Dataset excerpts
------

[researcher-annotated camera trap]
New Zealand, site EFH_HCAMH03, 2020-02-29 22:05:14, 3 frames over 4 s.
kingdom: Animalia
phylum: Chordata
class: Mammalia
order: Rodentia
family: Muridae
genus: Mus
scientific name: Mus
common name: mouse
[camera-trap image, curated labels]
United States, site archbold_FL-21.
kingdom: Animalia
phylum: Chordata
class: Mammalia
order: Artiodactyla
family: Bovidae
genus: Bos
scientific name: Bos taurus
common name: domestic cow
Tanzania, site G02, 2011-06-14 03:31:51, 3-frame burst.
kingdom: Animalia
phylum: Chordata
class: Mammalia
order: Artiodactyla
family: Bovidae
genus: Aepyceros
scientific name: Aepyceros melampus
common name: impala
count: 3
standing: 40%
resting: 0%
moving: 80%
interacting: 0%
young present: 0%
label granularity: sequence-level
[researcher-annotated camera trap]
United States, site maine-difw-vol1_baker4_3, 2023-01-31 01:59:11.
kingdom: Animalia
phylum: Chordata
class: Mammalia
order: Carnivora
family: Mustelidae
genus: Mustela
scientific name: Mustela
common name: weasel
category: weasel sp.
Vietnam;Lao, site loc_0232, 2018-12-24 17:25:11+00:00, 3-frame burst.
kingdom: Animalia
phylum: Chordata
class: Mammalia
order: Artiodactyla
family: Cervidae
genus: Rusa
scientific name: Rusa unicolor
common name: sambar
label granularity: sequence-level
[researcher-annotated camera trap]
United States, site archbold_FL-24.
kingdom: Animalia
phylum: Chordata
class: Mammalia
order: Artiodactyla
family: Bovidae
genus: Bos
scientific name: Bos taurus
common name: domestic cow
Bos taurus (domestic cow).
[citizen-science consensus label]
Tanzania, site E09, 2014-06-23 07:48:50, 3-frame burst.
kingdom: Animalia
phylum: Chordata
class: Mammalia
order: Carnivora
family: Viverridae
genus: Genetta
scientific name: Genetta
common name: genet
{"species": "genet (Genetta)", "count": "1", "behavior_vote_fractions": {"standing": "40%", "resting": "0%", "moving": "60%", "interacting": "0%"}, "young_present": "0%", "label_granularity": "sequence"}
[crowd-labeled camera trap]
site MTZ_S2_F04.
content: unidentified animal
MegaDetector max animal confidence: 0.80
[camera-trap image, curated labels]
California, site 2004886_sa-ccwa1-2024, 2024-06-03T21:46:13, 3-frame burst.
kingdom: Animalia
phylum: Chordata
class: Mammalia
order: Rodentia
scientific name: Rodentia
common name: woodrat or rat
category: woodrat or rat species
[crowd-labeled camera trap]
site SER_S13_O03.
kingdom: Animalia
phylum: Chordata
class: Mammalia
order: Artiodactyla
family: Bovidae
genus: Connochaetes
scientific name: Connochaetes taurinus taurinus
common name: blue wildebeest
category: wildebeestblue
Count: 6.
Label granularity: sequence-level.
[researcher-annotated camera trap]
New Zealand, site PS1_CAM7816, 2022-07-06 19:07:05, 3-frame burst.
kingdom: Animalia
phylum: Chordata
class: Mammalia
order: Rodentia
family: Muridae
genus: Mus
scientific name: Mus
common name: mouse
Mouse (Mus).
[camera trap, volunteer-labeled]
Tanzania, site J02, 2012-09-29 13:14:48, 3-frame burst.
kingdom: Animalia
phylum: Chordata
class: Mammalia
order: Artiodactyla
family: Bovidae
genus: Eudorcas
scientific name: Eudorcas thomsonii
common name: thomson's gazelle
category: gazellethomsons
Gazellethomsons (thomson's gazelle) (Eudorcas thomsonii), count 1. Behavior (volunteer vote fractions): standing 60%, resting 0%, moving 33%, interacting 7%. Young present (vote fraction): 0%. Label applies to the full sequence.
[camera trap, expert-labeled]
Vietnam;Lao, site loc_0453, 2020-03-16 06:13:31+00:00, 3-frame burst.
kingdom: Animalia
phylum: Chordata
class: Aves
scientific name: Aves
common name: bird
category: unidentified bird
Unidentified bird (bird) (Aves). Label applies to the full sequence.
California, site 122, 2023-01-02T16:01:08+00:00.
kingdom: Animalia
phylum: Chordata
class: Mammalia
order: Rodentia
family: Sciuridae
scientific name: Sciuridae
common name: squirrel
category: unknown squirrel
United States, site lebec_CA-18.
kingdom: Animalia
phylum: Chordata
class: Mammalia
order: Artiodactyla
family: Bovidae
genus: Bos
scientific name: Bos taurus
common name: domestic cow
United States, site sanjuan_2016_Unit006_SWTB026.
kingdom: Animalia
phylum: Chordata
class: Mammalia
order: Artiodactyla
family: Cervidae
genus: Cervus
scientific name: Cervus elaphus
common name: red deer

------

* [Activity]
Scan the entries above and return each line that holds "California".

* [Task answer]
California, site 2004886_sa-ccwa1-2024, 2024-06-03T21:46:13, 3-frame burst.
California, site 122, 2023-01-02T16:01:08+00:00.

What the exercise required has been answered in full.